Depuis plusieurs mois, le gouvernement et sa majorité s'appliquent à stigmatiser les allocataires du revenu de solidarité active, comme ils avaient stigmatisé les populations roms.

En septembre, Marc-Philippe Daubresse, ancien ministre aux solidarités actives, remet son rapport destiné à améliorer le RSA et à renforcer son volet insertion. Les deux recommandations de ce rapport contre lesquelles je m'insurge sont, d'une part, la création d'un contrat obligatoire de 7 heures hebdomadaires, payées au Smic horaire, pour les allocataires du RSA et, d'autre part, la création d'un fichier national qui regrouperait des informations sur toutes les prestations sociales perçues par une personne.
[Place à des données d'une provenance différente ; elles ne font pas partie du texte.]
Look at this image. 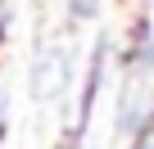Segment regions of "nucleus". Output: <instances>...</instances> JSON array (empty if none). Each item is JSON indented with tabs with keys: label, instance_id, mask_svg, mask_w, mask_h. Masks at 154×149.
<instances>
[{
	"label": "nucleus",
	"instance_id": "nucleus-1",
	"mask_svg": "<svg viewBox=\"0 0 154 149\" xmlns=\"http://www.w3.org/2000/svg\"><path fill=\"white\" fill-rule=\"evenodd\" d=\"M68 82V63L59 50H45L32 63V100H54V91Z\"/></svg>",
	"mask_w": 154,
	"mask_h": 149
},
{
	"label": "nucleus",
	"instance_id": "nucleus-2",
	"mask_svg": "<svg viewBox=\"0 0 154 149\" xmlns=\"http://www.w3.org/2000/svg\"><path fill=\"white\" fill-rule=\"evenodd\" d=\"M68 9H72L77 18H91V14L100 9V0H68Z\"/></svg>",
	"mask_w": 154,
	"mask_h": 149
},
{
	"label": "nucleus",
	"instance_id": "nucleus-3",
	"mask_svg": "<svg viewBox=\"0 0 154 149\" xmlns=\"http://www.w3.org/2000/svg\"><path fill=\"white\" fill-rule=\"evenodd\" d=\"M0 23H5V0H0Z\"/></svg>",
	"mask_w": 154,
	"mask_h": 149
},
{
	"label": "nucleus",
	"instance_id": "nucleus-4",
	"mask_svg": "<svg viewBox=\"0 0 154 149\" xmlns=\"http://www.w3.org/2000/svg\"><path fill=\"white\" fill-rule=\"evenodd\" d=\"M0 109H5V95H0Z\"/></svg>",
	"mask_w": 154,
	"mask_h": 149
}]
</instances>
Les "7 heures hebdomadaires" prévues dans ces contrats pourront être dispersées sur la semaine. En échange, le gain pour l'allocataire serait de 137 euros. Mais l'imprécision, voire l'absence de réflexion et de préparation des aspects organisationnels me consternent. Comment seront dédommagées les collectivités pour les coûts de gestion de ces contrats ? Les frais de garde d'enfant, de panier repas, de transport seront-ils laissés à la charge des personnes ?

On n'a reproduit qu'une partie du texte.